Dopo qualche tempo andò a dirigere la Criminalpol, venne nominato questore, con sede a Bergamo, da lì a Lecce, a Genova, e poi prefetto, ma non è solito spifferare l’esperienza fatta durante la sua carriera. Come Antonio Pagnozzi, Vito Plantone, Mario Jovine, che andai a intervistate a Venezia e poi a Bologna, città che lo aveva avuto prefetto. Il questore Vito Plantone era mio amico fraterno, cugino di Costantino Muscau, inviato speciale del “Corriere della Sera”; e quando ci trovavamo a cena nella casa dell’uno o dell’altro ci regalava qualche racconto, certo che non avremmo mai tradito la condizione di non utilizzarlo mai (eravamo tutti in pensione), e noi abbiamo rispettato la sua volontà.
E quando Enzo Catania, allora direttore del “Giorno”, gli chiese di assumere l’incarico di commentare per il giornale i fatti più clamorosi, lui rispose di no, perché anche se fuori dalla polizia lui rimaneva fedele allo Stato. Così Franco Colucci. Altrettanto come detto Antonio Pagnozzi, che non c’è più, come Plantone e come Enzo Caracciolo, che è stato un grande capo della squadra ai tempi del questore Allitto Bonanno, negli anni Settanta. Una sera tentai di intervistarlo e lui mi rispose soltanto che aveva lo scrupolo di non essere riuscito ad acciuffare l’assassino di Simonetta Ferrero, la studentessa che perse la vita nel bagno dell’Università Cattolica di Milano.

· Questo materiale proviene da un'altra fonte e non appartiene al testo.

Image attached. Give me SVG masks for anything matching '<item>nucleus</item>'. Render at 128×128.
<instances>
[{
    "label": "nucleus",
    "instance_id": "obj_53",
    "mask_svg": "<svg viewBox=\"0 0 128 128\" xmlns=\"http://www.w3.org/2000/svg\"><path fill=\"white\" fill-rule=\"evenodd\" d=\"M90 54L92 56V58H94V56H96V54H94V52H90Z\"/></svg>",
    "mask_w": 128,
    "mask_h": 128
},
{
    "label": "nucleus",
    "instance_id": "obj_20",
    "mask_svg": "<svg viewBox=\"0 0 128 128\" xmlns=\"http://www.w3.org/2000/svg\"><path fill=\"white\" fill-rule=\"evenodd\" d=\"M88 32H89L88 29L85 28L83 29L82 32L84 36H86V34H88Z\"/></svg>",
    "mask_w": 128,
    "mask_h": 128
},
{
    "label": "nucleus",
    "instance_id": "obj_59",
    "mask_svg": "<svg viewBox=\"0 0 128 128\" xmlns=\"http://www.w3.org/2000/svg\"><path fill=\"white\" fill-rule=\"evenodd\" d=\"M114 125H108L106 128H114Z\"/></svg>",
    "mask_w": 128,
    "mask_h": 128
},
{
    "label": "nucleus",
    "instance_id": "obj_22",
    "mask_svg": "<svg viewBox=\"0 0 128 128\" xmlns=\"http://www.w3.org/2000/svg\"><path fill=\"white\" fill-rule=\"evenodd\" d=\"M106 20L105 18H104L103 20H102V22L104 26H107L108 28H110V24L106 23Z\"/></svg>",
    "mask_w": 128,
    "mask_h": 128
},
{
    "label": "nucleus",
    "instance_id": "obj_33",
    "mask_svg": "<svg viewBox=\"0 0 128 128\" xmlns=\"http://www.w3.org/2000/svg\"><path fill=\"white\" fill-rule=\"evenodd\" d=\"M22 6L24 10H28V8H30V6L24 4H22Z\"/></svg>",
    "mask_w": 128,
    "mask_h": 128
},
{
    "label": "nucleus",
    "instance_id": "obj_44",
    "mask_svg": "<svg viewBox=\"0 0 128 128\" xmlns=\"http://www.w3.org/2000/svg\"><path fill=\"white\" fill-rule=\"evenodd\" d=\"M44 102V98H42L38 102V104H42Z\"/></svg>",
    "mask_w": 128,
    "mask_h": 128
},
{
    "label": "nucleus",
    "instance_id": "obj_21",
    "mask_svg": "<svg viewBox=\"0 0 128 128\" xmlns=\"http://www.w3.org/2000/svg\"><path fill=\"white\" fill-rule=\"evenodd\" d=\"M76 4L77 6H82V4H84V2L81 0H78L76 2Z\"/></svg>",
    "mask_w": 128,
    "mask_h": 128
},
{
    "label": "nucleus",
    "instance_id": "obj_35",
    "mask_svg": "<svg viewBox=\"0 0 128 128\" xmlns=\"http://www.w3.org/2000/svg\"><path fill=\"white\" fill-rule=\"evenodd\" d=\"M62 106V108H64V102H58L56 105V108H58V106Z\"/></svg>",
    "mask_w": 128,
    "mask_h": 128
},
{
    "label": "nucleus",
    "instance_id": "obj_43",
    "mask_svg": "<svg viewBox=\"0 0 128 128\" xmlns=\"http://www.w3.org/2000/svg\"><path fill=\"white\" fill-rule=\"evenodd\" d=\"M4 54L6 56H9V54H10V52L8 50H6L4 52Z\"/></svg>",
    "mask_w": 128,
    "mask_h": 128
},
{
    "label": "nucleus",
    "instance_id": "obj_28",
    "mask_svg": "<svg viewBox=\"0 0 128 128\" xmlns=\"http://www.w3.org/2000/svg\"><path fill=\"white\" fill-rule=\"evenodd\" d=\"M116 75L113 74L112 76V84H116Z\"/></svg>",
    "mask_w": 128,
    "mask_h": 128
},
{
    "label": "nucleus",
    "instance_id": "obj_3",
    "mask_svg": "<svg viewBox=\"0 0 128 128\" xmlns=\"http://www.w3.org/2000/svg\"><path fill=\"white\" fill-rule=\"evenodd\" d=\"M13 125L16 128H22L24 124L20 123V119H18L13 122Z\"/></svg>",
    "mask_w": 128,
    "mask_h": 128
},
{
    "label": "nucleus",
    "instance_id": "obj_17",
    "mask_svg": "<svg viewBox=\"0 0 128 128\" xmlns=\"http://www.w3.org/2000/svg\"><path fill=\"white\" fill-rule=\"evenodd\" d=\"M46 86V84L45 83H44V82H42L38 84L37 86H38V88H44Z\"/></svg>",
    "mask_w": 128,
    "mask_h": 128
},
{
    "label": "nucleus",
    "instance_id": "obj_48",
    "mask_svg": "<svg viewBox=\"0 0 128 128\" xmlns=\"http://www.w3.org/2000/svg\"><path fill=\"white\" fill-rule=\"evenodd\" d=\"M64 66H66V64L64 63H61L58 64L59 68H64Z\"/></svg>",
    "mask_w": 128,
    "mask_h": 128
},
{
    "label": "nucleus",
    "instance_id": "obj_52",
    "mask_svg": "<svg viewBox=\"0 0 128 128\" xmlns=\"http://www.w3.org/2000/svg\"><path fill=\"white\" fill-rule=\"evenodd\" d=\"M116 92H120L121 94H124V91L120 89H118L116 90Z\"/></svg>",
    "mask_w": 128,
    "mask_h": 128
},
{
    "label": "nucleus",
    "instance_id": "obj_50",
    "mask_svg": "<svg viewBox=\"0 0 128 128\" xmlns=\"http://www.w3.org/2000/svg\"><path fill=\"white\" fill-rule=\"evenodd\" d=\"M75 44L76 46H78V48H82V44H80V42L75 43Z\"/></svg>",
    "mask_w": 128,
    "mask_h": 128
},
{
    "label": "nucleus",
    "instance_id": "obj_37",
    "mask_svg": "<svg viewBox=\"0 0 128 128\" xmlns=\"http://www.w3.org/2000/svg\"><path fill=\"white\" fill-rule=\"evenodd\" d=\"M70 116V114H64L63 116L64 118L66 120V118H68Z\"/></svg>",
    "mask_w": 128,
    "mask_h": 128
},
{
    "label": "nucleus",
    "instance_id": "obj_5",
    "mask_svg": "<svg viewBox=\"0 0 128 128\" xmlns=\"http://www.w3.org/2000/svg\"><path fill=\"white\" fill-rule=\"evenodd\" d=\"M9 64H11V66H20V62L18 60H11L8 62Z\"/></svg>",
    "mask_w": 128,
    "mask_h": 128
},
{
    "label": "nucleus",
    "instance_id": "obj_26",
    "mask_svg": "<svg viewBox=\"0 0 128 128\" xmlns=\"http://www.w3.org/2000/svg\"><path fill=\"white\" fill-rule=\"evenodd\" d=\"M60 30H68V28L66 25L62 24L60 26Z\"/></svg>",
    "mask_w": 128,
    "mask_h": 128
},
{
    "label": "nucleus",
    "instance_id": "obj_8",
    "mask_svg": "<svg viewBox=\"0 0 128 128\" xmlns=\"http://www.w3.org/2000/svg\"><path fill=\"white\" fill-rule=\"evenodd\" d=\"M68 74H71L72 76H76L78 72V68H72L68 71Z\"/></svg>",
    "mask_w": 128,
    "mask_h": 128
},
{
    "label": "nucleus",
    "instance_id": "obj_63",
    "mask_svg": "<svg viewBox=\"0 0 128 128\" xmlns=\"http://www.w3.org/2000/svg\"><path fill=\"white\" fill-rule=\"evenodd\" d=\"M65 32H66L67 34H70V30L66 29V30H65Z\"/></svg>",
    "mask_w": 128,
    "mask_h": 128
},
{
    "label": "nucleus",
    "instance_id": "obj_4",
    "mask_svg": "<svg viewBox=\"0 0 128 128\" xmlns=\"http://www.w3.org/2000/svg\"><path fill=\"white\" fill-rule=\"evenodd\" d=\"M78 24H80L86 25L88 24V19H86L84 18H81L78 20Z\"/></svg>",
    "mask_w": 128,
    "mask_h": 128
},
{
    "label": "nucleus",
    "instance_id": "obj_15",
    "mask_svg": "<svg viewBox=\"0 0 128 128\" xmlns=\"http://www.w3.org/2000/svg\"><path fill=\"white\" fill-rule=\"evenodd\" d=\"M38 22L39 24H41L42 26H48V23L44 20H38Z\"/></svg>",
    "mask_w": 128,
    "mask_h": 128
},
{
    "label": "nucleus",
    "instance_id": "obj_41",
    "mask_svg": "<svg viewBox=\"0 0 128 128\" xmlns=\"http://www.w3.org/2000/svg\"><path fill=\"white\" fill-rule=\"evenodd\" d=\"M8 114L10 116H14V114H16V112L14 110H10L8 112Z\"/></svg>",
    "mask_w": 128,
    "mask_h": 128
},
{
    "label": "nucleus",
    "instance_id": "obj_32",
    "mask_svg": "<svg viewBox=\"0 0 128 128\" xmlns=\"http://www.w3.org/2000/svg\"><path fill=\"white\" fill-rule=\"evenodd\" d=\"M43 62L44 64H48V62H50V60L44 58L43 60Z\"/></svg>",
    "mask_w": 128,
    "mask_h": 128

Prefetti Pagnozzi, Colucci e il gionalista Catania 

Sono stati tutti dei pilastri di via Fatebenefratelli. Alcuni di loro aveva collaborato con il grande Mario Nardone, detto “il gatto” per il fiuto di cui era dotato. E tutti, come Nardone, quando accettavano di parlare con un cronista osservavano una regola per loro sacra: raccontiamo i fatti, ma senza fare nomi. Chiesi il motivo a Nardone nella sua casa di via Savona e lo chiesi anche a Vito Plantone. La risposta fu chiara: anche un uomo che delinque ha una famiglia, i figli possono avere un lavoro onesto o essere all’università e non è giusto che leggano sui giornali che il padre è stato quello che è stato.
Andai a Catanzaro, a intervistare Plantone, che era stato nominato questore di quella città, e lui su questo fu inflessibile. Chiamai Guido Gerosa, intellettuale di notevoli dimensioni, vicedirettore e capocronista del giornale, che scriveva libri e conosceva a memoria la storia della nera a Milano (se n’era occupato al quotidiano del pomeriggio “la Notte”), e mi disse che andava bene così. Ho dimenticato Colucci? No, mi resta da dire che merita la stima di cui gode, anche fra tanti amici che con la polizia non hanno niente a che fare.